Охотничий нож с толстой и неудобной изогнутой ручкой вдруг дёрнулся и соскользнул с мокрого, тощего рыбьего хребта, и широкое острое лезвие обожгло мне левую руку – я охнула, выронила нож и прижала раненую руку ко рту, почувствовав солоноватый привкус, вот тебе твой стейк с кровью, сказала я себе, это единственное, на что ты можешь сейчас рассчитывать.
Как же так вышло, в тысячный раз подумала я, не поднимая на нее глаз, трогая языком глубокий порез на указательном пальце, ощущая во рту вкус собственной крови, как же это получилось? Чем я заслужила эту ежедневную пытку, за какие грехи расплачиваюсь здесь – каждый день, каждую минуту? Как будто мало было потерять маму, бросив ее умирать в закупоренном кордонами городе, оставить дом, который мы так любили, на разграбление неизвестным, больным мародёрам, потерять даже надежду на достойную, человеческую жизнь, вытерпеть столько ужаса, убегая от волны – безжалостной, наступающей нам на пятки, – только для того, чтобы мёрзнуть в этой грязной развалюхе, голодать, гадить под ёлками, как бродячие собаки. И ведь я всё это смогла бы принять, как должное, и была бы благодарна за то, что мы – я, Мишка и Серёжа – остались живы, уцелели, спаслись, – если бы не презрительная и холодная бывшая жена, с утра и до самого вечера делающая вид, что меня не существует, и её неулыбчивый ребенок, забирающийся к Серёже на колени в ту же секунду, как тот входит в дом, и висящий на нём до тех пор, пока его не уложат спать – в соседней комнате, за тонкой деревянной перегородкой, из-за которой слышен каждый звук, каждый вздох.
Если бы не эта женщина и этот мальчик – потому что, пока они находятся рядом, я не могу заставить себя протянуть руку и потрогать Серёжу, обнять его, прижаться к нему, и то, что он мой, давно уже мой, я чувствую теперь только ночами, лёжа с ним рядом на продавленной железной кровати, и во время торопливых, мимолетных соитий, происходящих снаружи, на морозе, возле предательски скрипящей дощатой стены.

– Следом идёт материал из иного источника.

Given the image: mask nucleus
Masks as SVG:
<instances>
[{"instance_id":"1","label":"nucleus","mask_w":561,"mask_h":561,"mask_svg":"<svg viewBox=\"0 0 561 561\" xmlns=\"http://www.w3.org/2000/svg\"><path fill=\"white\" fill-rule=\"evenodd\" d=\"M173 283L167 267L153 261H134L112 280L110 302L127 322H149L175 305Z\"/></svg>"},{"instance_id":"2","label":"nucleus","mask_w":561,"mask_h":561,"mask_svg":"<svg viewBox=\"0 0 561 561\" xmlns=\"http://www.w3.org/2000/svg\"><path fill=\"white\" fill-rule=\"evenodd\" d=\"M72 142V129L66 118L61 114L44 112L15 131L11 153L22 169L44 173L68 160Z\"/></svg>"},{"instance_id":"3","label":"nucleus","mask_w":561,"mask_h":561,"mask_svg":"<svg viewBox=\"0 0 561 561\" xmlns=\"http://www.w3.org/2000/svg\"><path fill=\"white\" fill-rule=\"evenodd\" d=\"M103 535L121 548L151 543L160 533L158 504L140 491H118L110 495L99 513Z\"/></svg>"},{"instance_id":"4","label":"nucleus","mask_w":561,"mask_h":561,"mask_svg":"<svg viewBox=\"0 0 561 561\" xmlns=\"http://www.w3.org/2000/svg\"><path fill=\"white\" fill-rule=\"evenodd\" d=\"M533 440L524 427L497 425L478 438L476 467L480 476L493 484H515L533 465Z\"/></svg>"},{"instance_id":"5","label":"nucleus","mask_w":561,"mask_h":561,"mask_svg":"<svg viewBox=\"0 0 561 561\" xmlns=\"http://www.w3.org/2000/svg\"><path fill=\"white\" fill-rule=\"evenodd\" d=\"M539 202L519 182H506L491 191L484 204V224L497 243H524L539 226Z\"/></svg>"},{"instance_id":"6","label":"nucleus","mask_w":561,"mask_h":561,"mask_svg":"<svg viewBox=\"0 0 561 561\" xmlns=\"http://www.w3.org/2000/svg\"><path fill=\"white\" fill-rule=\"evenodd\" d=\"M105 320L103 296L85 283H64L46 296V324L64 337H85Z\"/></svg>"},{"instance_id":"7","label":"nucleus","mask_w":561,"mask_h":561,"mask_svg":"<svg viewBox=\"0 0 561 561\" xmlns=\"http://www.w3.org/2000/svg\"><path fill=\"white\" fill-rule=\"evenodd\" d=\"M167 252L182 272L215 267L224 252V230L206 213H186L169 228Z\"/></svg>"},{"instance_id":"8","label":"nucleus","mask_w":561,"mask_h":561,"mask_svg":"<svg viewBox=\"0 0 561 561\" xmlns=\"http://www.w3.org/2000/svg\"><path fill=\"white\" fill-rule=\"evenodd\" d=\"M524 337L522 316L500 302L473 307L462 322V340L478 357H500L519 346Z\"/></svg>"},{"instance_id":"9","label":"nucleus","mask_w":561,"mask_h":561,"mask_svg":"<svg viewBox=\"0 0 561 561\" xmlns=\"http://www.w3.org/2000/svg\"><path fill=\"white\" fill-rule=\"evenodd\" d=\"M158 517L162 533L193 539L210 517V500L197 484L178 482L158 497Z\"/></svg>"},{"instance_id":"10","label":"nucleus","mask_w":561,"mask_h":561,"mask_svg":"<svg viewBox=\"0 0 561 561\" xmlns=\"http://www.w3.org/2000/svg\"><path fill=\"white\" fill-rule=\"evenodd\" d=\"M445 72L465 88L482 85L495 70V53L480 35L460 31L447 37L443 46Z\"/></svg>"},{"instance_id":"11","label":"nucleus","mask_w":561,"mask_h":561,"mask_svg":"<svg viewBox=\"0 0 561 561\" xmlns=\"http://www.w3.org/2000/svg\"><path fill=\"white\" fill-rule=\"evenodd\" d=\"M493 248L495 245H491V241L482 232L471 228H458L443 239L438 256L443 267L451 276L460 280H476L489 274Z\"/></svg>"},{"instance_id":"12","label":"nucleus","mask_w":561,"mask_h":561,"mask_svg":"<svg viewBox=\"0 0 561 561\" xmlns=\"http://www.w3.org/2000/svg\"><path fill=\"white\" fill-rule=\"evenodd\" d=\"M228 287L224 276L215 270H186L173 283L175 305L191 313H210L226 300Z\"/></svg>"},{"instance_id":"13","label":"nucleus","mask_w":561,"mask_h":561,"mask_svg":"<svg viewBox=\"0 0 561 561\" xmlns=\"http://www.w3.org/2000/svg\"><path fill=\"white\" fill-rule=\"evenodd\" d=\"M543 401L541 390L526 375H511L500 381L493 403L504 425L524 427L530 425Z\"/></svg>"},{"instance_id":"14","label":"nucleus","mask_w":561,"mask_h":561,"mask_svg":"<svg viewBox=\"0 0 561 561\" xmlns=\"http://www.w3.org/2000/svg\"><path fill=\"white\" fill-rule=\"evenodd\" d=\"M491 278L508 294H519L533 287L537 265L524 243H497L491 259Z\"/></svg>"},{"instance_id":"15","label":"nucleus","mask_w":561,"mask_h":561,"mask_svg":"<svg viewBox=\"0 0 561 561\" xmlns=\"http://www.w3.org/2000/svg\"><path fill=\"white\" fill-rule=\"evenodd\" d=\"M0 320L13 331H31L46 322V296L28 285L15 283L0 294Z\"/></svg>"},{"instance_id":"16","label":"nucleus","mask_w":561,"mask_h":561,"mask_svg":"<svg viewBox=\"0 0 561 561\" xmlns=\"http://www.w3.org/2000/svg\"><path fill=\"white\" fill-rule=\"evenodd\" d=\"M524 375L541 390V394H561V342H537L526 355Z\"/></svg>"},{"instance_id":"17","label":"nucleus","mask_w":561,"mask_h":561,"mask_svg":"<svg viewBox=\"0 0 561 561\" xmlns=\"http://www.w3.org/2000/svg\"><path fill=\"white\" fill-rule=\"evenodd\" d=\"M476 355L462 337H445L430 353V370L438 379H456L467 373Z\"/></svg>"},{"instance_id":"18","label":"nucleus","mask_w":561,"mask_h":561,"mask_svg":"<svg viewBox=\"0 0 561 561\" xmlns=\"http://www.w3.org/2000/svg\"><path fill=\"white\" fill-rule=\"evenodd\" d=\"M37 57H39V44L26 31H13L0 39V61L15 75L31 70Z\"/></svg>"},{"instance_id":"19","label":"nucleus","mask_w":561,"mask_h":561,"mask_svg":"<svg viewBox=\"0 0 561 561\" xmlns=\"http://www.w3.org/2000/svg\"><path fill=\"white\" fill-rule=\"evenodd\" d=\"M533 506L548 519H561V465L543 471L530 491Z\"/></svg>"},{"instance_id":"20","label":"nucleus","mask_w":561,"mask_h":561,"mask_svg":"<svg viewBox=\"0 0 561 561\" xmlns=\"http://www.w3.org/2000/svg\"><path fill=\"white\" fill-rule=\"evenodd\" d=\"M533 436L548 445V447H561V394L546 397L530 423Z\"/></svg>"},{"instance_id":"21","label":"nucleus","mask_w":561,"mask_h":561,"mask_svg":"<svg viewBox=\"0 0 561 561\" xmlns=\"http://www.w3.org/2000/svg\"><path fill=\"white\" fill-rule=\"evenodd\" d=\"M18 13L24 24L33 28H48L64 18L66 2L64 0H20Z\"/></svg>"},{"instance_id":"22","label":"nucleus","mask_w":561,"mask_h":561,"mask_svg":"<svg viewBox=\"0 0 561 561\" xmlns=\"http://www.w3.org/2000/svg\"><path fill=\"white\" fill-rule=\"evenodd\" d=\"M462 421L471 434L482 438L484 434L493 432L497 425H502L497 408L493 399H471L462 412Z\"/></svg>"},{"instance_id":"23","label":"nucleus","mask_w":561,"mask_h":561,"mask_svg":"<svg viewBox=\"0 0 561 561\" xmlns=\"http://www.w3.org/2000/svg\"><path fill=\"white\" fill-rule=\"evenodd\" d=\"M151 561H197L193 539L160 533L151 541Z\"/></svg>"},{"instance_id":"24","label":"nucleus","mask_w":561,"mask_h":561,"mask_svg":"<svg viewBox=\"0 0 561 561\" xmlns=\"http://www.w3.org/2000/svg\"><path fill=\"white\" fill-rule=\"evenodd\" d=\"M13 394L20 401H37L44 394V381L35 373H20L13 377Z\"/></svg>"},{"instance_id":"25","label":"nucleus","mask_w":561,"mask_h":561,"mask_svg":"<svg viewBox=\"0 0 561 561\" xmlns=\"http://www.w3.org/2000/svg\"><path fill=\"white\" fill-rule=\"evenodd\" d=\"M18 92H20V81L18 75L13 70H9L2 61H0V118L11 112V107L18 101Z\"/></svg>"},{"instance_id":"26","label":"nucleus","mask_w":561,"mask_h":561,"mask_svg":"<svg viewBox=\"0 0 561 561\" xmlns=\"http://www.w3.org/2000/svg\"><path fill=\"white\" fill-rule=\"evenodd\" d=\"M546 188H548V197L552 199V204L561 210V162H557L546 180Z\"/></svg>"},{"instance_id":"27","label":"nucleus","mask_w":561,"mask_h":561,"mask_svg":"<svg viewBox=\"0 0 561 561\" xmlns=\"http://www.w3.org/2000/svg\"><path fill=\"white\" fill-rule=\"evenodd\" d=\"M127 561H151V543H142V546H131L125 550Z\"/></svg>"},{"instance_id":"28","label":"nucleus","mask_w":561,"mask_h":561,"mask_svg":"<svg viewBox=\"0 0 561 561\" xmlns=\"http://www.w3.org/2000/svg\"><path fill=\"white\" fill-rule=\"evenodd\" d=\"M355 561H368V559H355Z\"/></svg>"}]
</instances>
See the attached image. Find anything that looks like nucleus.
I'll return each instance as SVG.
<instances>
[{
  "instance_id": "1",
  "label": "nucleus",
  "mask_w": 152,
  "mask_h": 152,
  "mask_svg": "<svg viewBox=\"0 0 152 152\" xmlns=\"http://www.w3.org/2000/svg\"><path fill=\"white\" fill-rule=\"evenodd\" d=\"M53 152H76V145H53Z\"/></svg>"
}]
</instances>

И если бы ещё не эта вторая, сочащаяся ядом женщина, с которой у меня не было сил бороться даже тогда – пока всё остальное было в порядке – и которая по-прежнему одной фразой способна надолго лишить меня спокойствия.
– …не думаю, что это разумно – кокетничать с этими животными, – говорила она в эту самую минуту, – бог знает сколько времени у них не было женщин, я бы лучше вовсе с ними не заговаривала, особенно когда защитник твой спит лицом в коробке из-под конфет. – Она слегка качнула головой в сторону неподвижно обмякшей Серёжиной фигуры за столом, и мягкая, кошачья улыбка вновь изогнула ее губы, но, прежде чем я успела раскрыть рот и ответить ей хоть что-нибудь, Ира стряхнула приставшую к ножу требуху обратно в ведро, вытерла лоб тыльной стороной ладони и сказала:
– Что-то я не заметила, чтобы ты отказалась от шоколада. Видела, сколько они принесли всего? Там еще полбанки сгущенного молока осталось, и печенье, и чай – ты вообще представляешь, как это нужно детям? Если всякий раз после разговора с этими животными я смогу неделю кормить ребенка, я буду говорить, пока у меня язык не отсохнет. – Тут она подняла голову и продолжила – гораздо мягче, почти ласково, хотя глаза ее при этом нехорошо блеснули: – У тебя просто нет детей, Наташа, – наверное, поэтому ты не понимаешь.
Наташина улыбка мгновенно стекла вниз, как будто ей в лицо плеснули кислотой, а я смотрела на нее жадно, с любопытством, и думала: вот оно, твоё слабое место, о котором я за три года не сумела догадаться, вот как можно тебя остановить, заставить замолчать, стереть эту мерзкую фальшивую улыбку, и еще я подумала: а ведь они тоже, оказывается, не друзья, эти две женщины, столько лет дружившие домами, – хотела бы я знать, на какой ноте закончилась эта дружба и была ли она вообще.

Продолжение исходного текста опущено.